Average length of new species: 2″;
Average length of a common game catfish in the US: 12-24″
A LOCAL SECRET
More than 3,700 recognized catfish species exist worldwide, but in one area of Sumatra in Indonesia, locals have known about a previously unidentified species for years.
This year, that catfish got a name, Sundolyra latebrosa, after the Academy was contacted by a colleague in Singapore asking for help gathering information about the bony skeleton.
Despite the specimen’s poor state of preservation, this international team of scientists was able to determine that the fish, known to reach only about 2 inches in length, was different from other catfishes in the family Bagridae, in that it had an eel-like body, no spine on the leading fin on its back and less bone projecting from the back of its skull. The species most closely resembles Olyra longicaudatus, but Sundolyra latebrosa has a dorsal fin farther forward on its body that also features a long spine instead of a flexible ray, the spines of side fins are smooth without serrations, and the tail fine has more fin rays, among other distinct features.
Clearwater River, Oregon
WEST COAST DIATOMS
Diatoms are a group of unicellular algae that exist all over the Earth. This year, the Academy received samples of two new species that were discovered in the Cascade Mountains in western Oregon.

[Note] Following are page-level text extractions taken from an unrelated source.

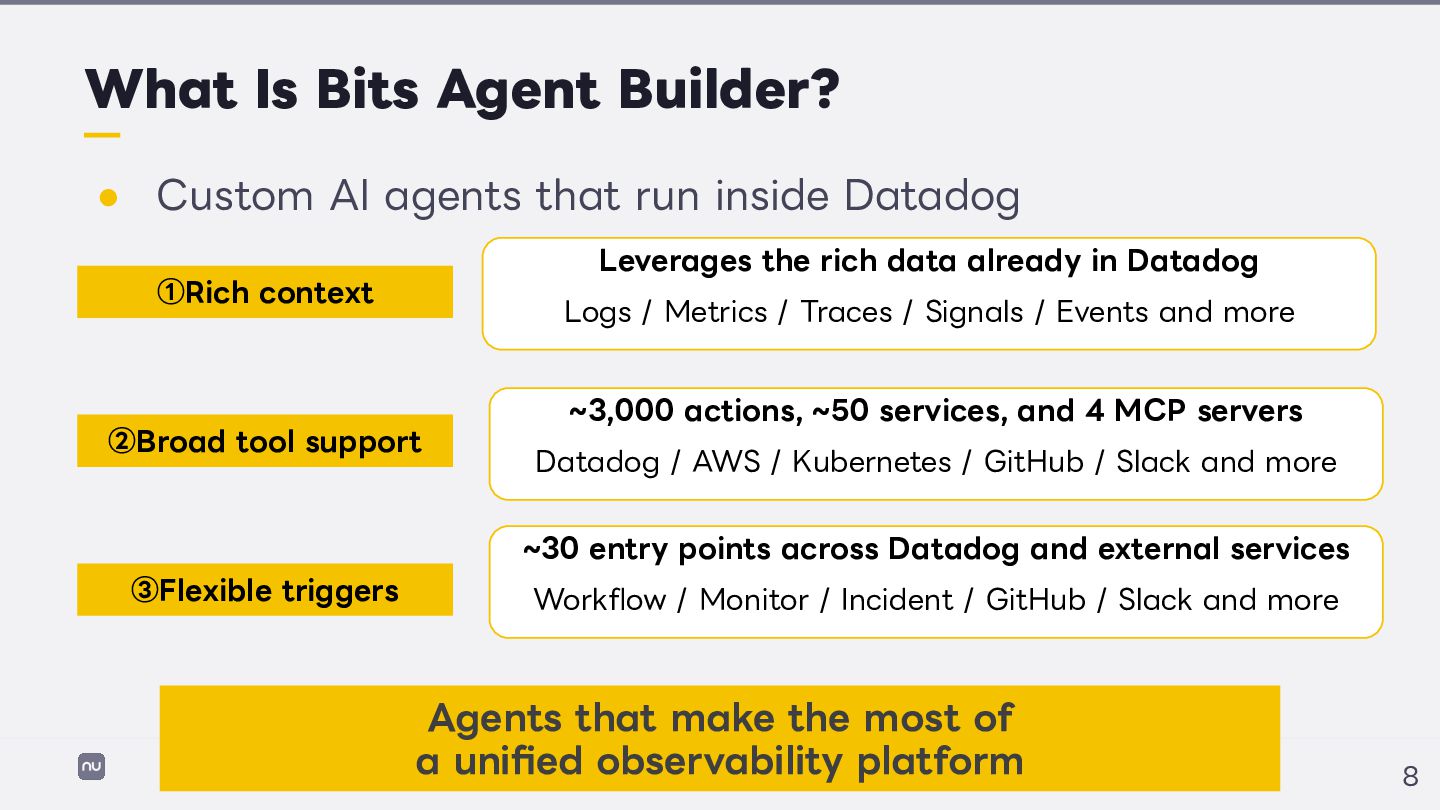 What Is Bits Agent Builder?

● Custom AI agents that run inside Datadog

①Rich context

Leverages the rich data already in Datadog
Logs / Metrics / Traces / Signals / Events and more

②Broad tool support

~3,000 actions, ~50 services, and 4 MCP servers
Datadog / AWS / Kubernetes / GitHub / Slack and more

③Flexible triggers

~30 entry points across Datadog and external services
Workflow / Monitor / Incident / GitHub / Slack and more

Agents that make the most of
a unified observability platform

nu

8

Diatom expert Marina Potapova, assistant curator of diatoms at the Academy, was able to determine that the diatoms’ skeleton structure — made from silicon dioxide, or glass — were unique enough to be named as two new species: Navicula volcanica and Navicula subwalkeri. Although both species likely interact in the environment, Navicula subwalkeri can be found in more places than Navicula volcanica. Additionally, Navicula subwalkeri have wider valves, among other features.
“The new species are clearly endemic of the Cascade Mountains,” Potapova says. “This finding contributes to our understanding of the biogeography of microbes and helps us to better use diatoms as environmental indicators.”
THE RHEOPHYTE PUZZLE
Until recently, the flora of the interior of Cambodia’s Cardamom region has remained largely uncatalogued. But as Cambodian and international survey teams collaborate, more and more species are coming to light.

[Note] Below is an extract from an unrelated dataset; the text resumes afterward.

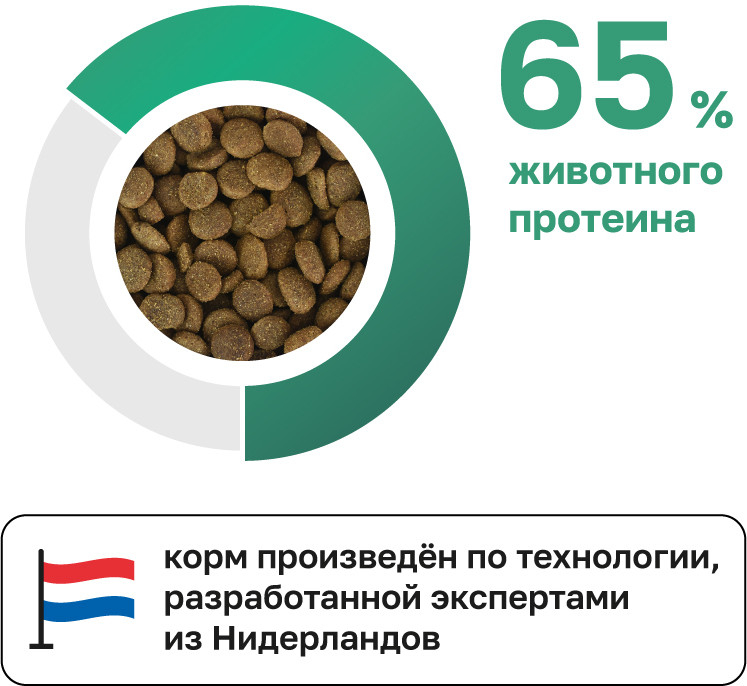 65 %
животного протеина

корм произведён по технологии, разработанной экспертами из Нидерландов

Such was the case for Sarcolobus cambogensis, a rheophytic shrub discovered in the Tatai River in the Koh Kong province.
Academy scientists used specimens and images provided by several collectors to determine that the plant was a unique Sarcolobus species similar to but distinct from two other species, Sarcolobus luzonesis and Sarcolobus borneensis, from the Philippines and Borneo, respectively.

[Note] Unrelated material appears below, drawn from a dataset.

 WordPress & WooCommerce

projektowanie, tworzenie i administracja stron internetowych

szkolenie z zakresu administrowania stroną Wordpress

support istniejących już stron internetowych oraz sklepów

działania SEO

Sarcolobus cambogensis differs from the latter two species in its broader leaves, prominent coronas on the stamens and a differently shaped pollen transport apparatus.
“This is the third species of rheophyte described from Sarcolobus,” says Tatyana Livshultz, assistant curator of botany at the Academy. “The three species are geographically isolated from each other. Did the rheophytic habit evolve independently in each place or are these species all descended from a single most-recent common ancestor exclusive to them?”